Support Questions
Find answers, ask questions, and share your expertise
Announcements
Alert: Welcome to the Unified Cloudera Community. Former HCC members be sure to read and learn how to activate your account here.

HDFS cluster with replication factor as 1, storing all blocks of a file in one data node. Is it a common behavior?

HDFS cluster with replication factor as 1, storing all blocks of a file in one data node. Is it a common behavior?

Contributor

Hi team,

I have 3 node HDFS cluster with replication factor as 1. I have copied 10GB file in to HDFS with “dfs hdfs -put” command then it was divided into 86 blocks of 128MB each. But all these 86 blocks were stored in one data node. Is it common behaviour?

I expected it to be distribute all 86 blocks across all 3 nodes?

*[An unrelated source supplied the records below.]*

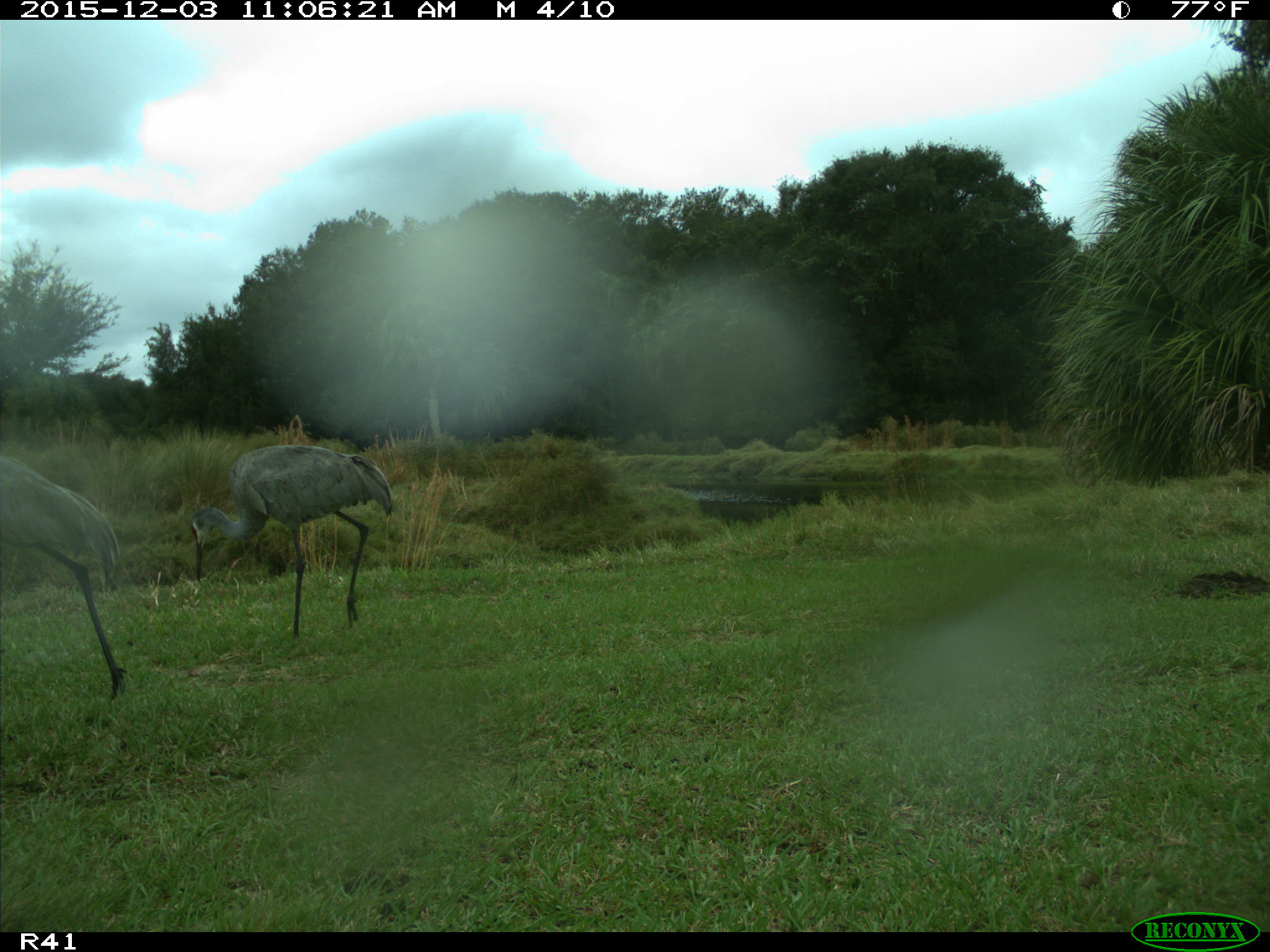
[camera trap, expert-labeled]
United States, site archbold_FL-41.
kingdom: Animalia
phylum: Chordata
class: Aves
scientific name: Aves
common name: birds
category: unidentified bird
Unidentified bird (birds) (Aves).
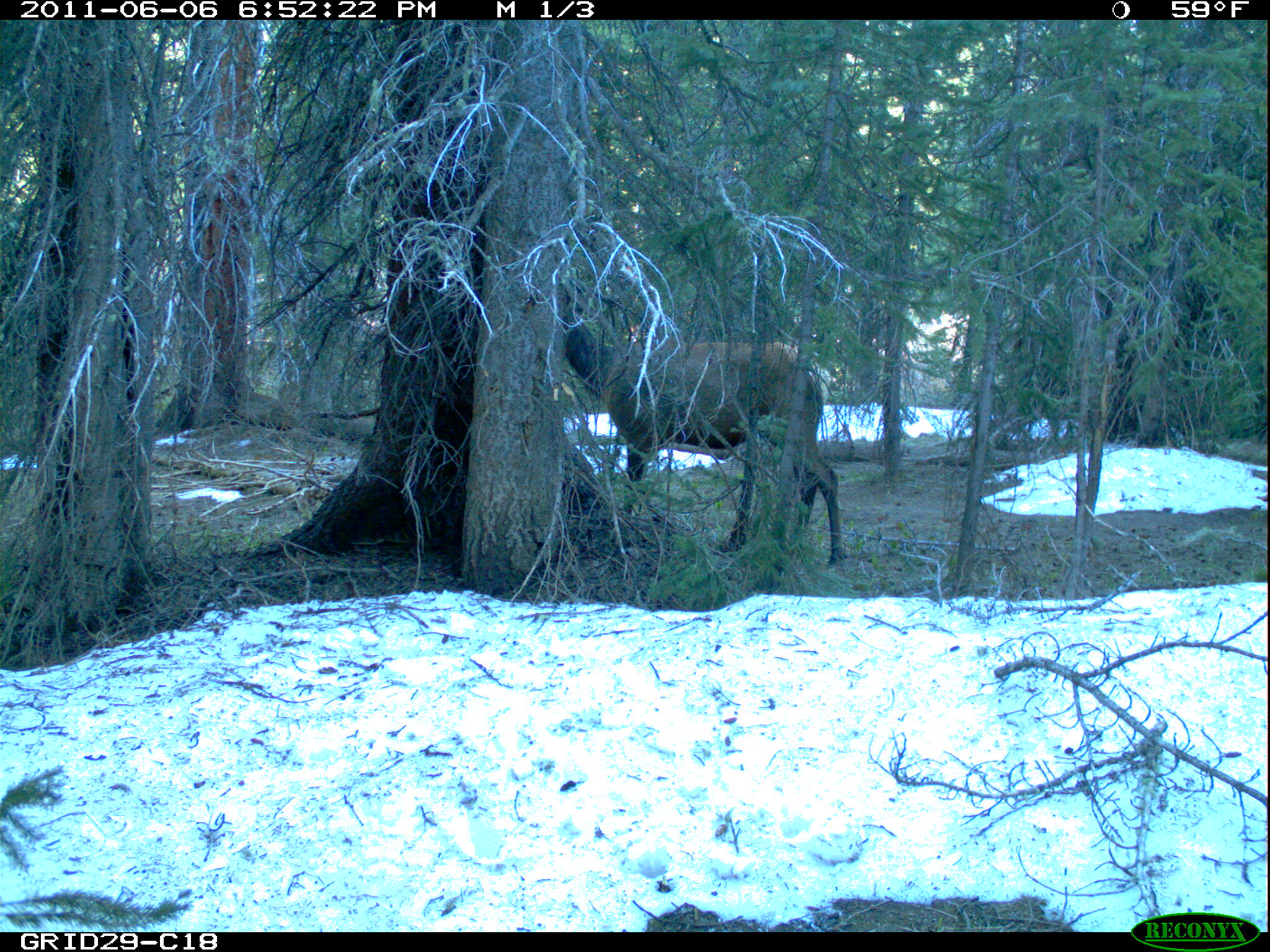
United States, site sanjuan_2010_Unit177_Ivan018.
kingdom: Animalia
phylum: Chordata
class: Mammalia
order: Artiodactyla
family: Cervidae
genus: Cervus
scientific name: Cervus elaphus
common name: red deer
Cervus elaphus (red deer).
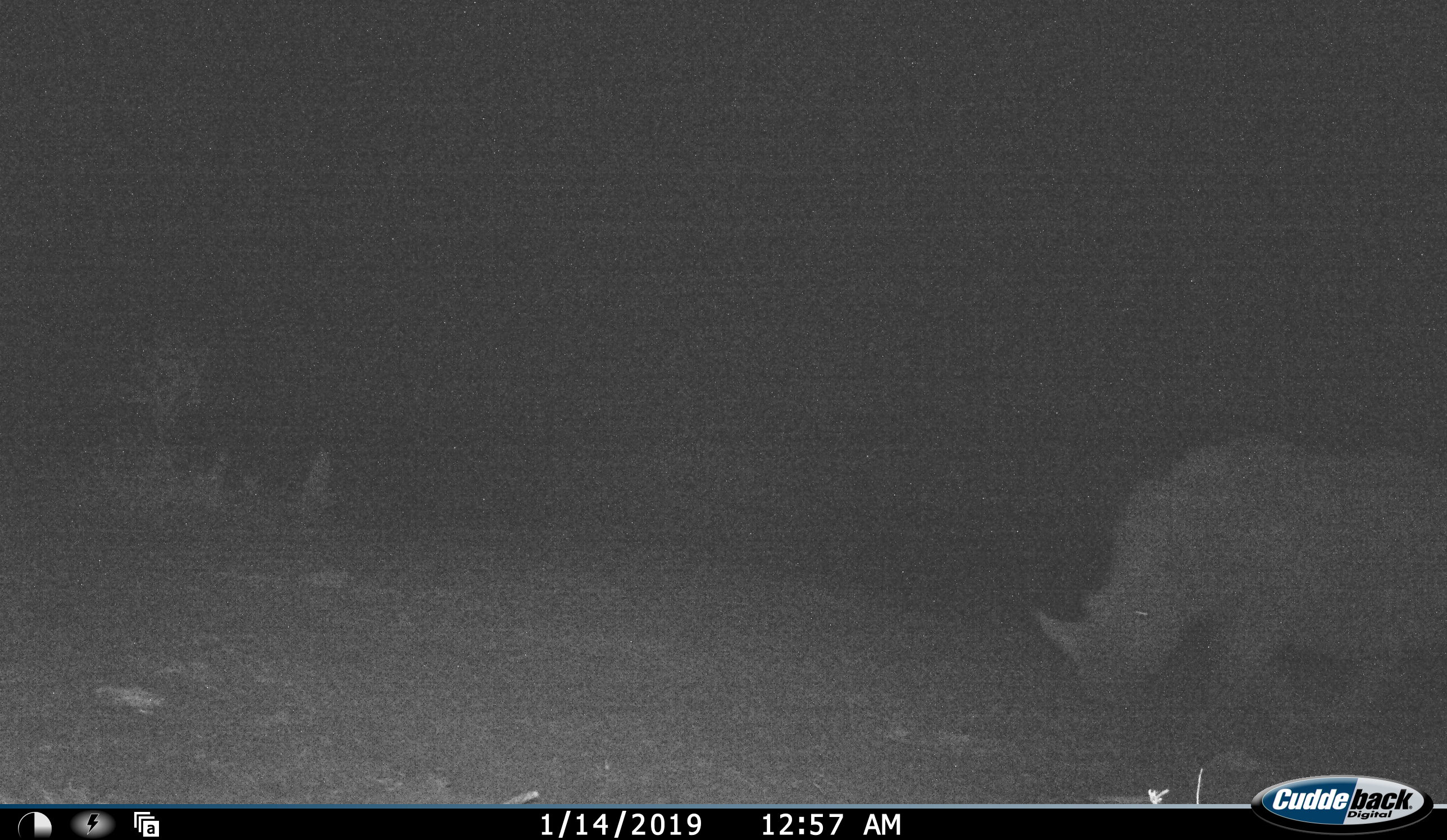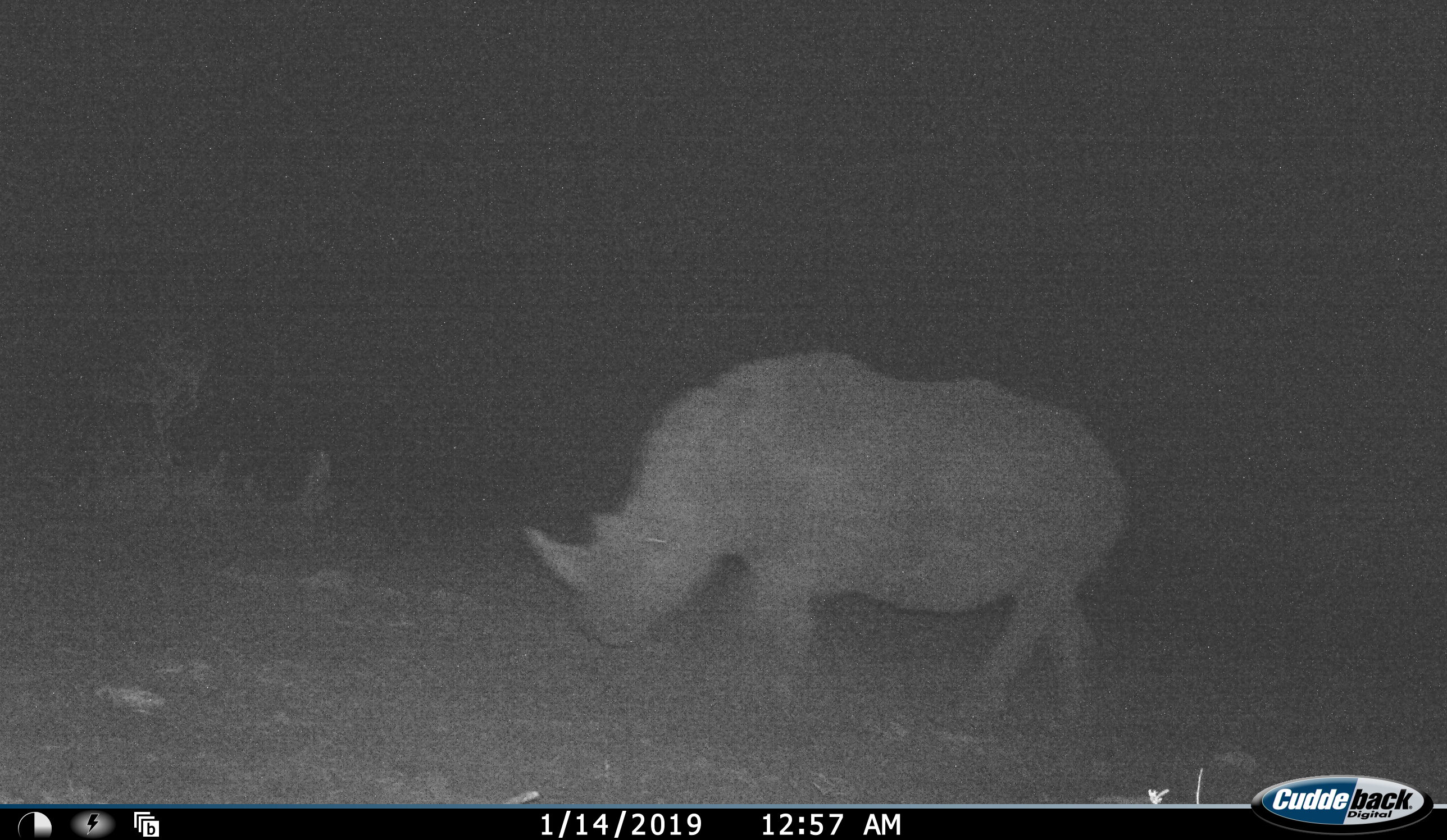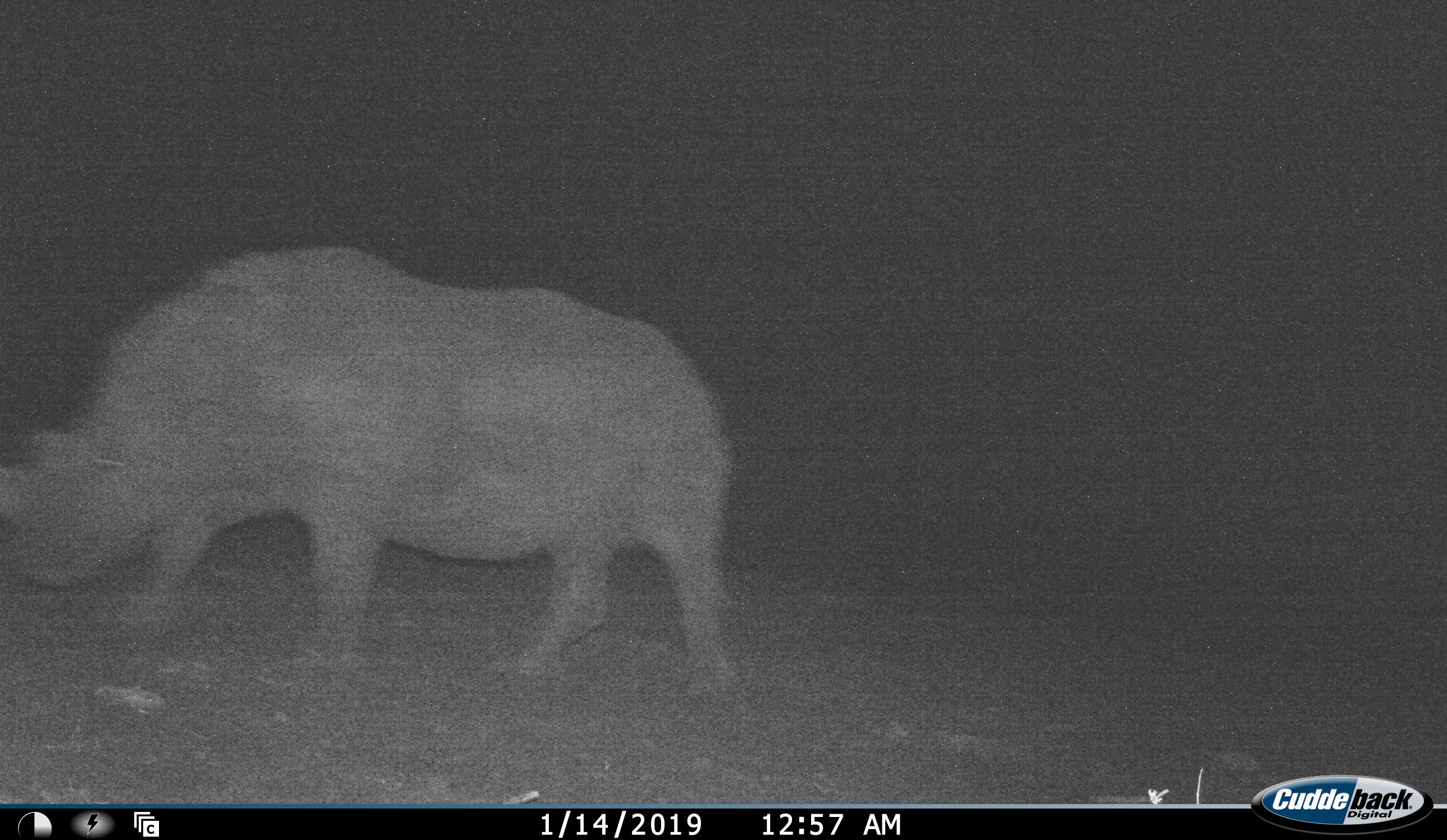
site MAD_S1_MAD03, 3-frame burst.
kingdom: Animalia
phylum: Chordata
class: Mammalia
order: Perissodactyla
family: Rhinocerotidae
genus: Ceratotherium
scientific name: Ceratotherium simum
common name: white rhinoceros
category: rhinoceroswhite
Rhinoceroswhite (white rhinoceros) (Ceratotherium simum), count 1. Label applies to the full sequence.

Is there any configuration to do this distribution?

1 REPLY 1

Re: HDFS cluster with replication factor as 1, storing all blocks of a file in one data node. Is it a common behavior?

Expert Contributor

Hi,

Yes this is default behavior (if you're placing the file from within a data node). You can have them distributed by issuing hadoop fs -put command from a client that isn't running DataNode.

According to docs:

* The replica placement strategy is that if the writer is on a datanode,
 * the 1st replica is placed on the local machine, 
 * otherwise a random datanode. The 2nd replica is placed on a datanode
 * that is on a different rack. The 3rd replica is placed on a datanode
 * which is on the same rack as the first replica.